Otherside Entertainment’s Paul Neurath, who Spector used to work with at Looking Glass, came to him and asked if he wanted to work on a modern sequel to a game series Spector helped spawn. How could he say no?

Spector comes across slightly frustrated with the modern industry in the Gamasutra piece, particularly with the triple-A space. “In the mainstream space I really haven’t seen a whole lot of progress,” he says. “It seems like we’re getting more finely-tuned, prettier versions of games we’ve been playing for years.

“Thank god for the indie space, there are people trying interesting things there. What I want to do, is I see a variety of places where we could make some strides that would help take games to the next level.
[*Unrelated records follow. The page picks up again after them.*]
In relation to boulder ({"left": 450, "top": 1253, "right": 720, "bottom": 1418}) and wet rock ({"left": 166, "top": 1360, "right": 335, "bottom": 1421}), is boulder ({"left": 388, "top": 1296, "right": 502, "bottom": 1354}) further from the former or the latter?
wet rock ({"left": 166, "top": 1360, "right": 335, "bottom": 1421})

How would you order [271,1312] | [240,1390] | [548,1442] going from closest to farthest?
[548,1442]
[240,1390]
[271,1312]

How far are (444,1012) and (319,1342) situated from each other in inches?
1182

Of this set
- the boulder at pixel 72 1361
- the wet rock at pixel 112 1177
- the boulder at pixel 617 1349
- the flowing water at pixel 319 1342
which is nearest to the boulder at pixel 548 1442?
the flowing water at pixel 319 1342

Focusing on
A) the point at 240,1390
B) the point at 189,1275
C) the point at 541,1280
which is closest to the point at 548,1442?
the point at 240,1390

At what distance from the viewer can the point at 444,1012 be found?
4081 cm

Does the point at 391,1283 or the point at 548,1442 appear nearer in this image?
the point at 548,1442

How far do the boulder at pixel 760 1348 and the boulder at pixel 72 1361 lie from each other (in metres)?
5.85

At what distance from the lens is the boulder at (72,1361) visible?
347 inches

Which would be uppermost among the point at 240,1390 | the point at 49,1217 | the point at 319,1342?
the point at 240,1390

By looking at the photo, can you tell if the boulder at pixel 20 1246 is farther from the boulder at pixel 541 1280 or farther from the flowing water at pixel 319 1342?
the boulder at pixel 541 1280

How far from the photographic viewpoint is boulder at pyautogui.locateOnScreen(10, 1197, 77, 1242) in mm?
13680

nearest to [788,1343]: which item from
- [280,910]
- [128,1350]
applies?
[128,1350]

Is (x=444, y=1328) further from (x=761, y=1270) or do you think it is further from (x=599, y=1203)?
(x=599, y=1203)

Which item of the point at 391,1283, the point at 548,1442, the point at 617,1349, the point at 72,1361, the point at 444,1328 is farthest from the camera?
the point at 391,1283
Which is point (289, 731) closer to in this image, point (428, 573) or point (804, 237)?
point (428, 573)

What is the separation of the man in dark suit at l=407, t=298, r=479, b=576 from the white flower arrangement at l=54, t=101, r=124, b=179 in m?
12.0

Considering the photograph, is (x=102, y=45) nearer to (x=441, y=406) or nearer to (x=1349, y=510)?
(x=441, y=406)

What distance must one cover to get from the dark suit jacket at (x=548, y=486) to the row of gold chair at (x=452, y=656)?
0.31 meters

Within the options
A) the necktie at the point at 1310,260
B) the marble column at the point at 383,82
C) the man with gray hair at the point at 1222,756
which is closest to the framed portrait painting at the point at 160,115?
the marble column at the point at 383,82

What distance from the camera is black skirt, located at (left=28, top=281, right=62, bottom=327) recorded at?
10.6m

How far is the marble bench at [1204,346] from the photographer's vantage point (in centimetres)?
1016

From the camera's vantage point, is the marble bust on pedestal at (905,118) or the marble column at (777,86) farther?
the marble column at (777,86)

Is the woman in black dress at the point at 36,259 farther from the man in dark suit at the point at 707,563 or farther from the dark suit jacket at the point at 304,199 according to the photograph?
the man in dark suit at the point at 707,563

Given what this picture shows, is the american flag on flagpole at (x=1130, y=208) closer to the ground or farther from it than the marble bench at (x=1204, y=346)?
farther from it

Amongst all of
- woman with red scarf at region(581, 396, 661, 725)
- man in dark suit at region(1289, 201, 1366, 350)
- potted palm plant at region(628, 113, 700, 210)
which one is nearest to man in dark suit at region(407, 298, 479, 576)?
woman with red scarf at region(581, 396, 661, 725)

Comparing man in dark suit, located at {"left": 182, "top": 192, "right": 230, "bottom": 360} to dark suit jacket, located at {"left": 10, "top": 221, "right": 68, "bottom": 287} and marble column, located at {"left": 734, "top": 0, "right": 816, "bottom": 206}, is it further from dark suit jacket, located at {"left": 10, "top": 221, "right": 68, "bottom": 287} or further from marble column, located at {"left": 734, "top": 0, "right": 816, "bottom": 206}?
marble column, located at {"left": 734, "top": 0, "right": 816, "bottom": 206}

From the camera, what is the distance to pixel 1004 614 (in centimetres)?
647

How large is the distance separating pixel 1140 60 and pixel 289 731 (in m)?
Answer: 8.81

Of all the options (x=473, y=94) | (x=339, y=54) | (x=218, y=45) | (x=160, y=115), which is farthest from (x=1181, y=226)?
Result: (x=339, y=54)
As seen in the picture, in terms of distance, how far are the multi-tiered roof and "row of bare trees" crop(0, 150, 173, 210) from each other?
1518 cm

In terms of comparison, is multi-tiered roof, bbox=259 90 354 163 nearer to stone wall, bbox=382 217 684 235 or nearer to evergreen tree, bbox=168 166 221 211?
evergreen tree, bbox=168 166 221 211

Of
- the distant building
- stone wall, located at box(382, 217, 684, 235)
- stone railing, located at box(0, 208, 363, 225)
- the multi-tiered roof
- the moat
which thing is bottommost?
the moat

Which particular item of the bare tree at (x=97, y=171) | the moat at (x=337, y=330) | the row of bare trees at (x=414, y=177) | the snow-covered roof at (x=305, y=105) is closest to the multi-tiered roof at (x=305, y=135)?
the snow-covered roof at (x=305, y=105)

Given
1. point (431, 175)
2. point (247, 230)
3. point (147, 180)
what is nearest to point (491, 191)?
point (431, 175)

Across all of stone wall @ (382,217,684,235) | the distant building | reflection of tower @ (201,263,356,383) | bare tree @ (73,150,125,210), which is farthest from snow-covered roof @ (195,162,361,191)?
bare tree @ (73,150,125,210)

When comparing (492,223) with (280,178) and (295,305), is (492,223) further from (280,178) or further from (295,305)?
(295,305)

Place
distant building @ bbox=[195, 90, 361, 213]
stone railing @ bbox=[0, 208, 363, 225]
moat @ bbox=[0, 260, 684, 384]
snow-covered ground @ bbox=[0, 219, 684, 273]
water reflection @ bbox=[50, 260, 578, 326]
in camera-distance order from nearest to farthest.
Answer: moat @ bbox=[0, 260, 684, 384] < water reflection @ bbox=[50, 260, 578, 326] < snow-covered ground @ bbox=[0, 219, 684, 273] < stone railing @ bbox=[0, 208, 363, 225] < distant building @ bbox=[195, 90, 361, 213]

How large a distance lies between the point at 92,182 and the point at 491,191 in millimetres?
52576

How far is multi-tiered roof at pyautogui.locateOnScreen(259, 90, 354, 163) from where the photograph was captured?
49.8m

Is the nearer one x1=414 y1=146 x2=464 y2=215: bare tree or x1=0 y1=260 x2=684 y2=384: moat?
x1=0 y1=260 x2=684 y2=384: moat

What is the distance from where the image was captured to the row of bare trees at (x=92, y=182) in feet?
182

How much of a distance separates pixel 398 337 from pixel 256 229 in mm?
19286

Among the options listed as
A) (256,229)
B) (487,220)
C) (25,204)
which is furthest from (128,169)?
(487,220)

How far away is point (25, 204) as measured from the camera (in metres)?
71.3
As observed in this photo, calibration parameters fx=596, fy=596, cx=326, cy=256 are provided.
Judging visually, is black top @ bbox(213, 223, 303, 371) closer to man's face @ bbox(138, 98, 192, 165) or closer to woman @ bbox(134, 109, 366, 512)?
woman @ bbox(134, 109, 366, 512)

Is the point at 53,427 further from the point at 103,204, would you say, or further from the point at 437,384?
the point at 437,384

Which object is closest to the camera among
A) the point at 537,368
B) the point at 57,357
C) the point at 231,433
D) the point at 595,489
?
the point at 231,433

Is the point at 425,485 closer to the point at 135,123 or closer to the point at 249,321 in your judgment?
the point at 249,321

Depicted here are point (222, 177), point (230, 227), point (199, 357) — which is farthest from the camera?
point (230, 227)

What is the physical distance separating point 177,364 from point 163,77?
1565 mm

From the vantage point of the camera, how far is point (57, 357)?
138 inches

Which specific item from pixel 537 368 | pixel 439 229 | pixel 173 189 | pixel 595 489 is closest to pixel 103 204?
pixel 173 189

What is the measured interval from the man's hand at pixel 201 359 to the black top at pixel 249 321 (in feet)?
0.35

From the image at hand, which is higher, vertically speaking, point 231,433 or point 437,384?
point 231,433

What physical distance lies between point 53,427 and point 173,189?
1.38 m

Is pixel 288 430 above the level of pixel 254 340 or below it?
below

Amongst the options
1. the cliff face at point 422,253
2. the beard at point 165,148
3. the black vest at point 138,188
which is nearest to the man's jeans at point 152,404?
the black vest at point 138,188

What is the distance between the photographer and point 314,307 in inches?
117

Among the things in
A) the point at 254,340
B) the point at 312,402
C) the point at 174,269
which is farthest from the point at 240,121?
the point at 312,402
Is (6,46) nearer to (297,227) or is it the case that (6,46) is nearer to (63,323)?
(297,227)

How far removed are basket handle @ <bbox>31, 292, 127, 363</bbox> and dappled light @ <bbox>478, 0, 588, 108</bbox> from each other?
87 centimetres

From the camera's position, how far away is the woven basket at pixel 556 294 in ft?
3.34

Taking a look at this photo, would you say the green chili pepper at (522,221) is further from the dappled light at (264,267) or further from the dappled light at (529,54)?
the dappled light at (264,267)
“The biggest one, for me, is more robust characters and character AI. We’ve gotten very good at combat AI, we’ve made great strides there, but I don’t think we’ve done much in the world of non-combat AI and interacting with people – human or otherwise. We haven’t done a lot with conversation, and establishing emotional relationships with characters in games. So I’d very much like to play with that.

“Also, while I’ve seen some efforts, especially from the guys at Arkane, to sort of extend the design philosophy of Origin and Looking Glass – that whole “immersive simulation” and its philosophy of empowering players to tell their own stories. I’d like to go further with that. It’s nice to see more people trying, but I think there’s a ways we could go as well, in terms of empowering players to tell their own stories. Those are the directions I’m going to try to go in. We’ll see if I can pull it off.”

As a massive fan of immersive sims, I can’t wait to see what the grandfather of the genre can do in that space with modern technology. Spector is saying all the right things, so now we just have to cross our fingers and hope the team can pull it off.

Do check out the Gamasutra interview, because there’s lot more stuff in there, and Spector talks candidly about his current situation, his hopes and the state of the studio. He even admits he doesn’t have a PC at the moment. Well, he’s mostly saying all the right things.